As it turns out this job was posted end of April, I wrote my cover letter and emailed my recommenders on May 2nd asking for letters (mailed my CV and cover letter that afternoon). Recommender 1 sent letter May 3rd, Recommender 2 sent letter May 5th. On May 15th I emailed Recommender 3 (my graduate advisor!!) to say "did you get this email about this letter I need" and they responded that they did get it but hasn't sent it yet because they had been swamped!

Guess what that means? The post doc job got the most important letter!! 2 weeks after the other two letters and all my other materials arrived (which means they got it yesterday or the day before) and they contacted me immediatly upon receiving it.

This is the 2nd job opportunity where I've gotten a "too bad your letter was so late" email. The last one was not my grad advisor, so at least it's not always the same person but I really feel like they're screwing me here! The letters are written-- all they have to do is change the contact info, I try to give them as much notice as possible.. how fucking hard it is to find the time to print it out and give it to the department secretary???

So here's to hoping that they hate all the first rounders and I actually get the chance to interview.

5 comments:

post-doc said...

Oh, ick. In the current market, your references can not screw around - this is important stuff and if opportunities are missed because someone is 'swamped,' you need to be immediately informed so you can go to plan B. I'd personally be polite but clear about how vital it is that materials get sent in a timely manner.
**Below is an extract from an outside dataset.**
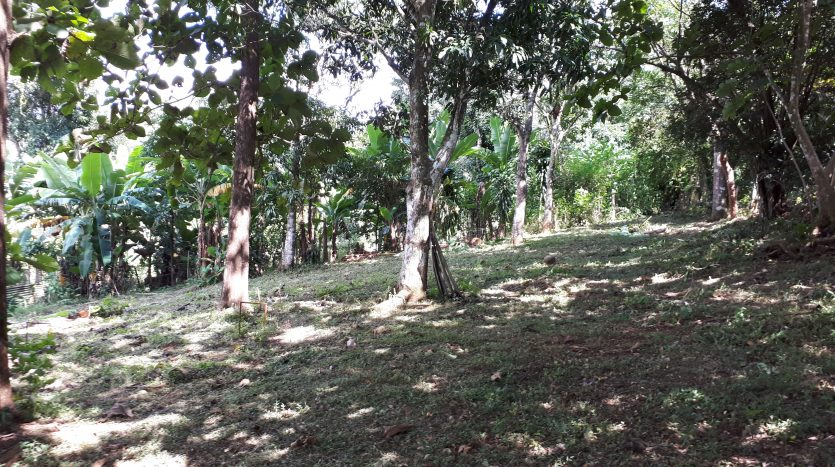 Atenas real estate sale of home building lot in Costa Rica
(SO sorry about this! It really sucks. I hope the first round applicants are terrible.)

Mamabeek said...

That sucks horribly! It's a familiar tune to me, too, though. Had this happen on jobs and also when I was applying to various graduate programs. I agree w/ post-doc that people need to let you know what their time frame is for writing letters so you can ask someone else if need be.

I was just told that I should ask some of my profs for letters of rec NOW, for internships with application deadlines all the way in November!!! I'm glad for the heads up though, because it would suck to ask in August only to learn they can't get to me because they have so many other students already in line. But as you say, if the letters are already done and all they have to do is print and mail, that's pretty lame.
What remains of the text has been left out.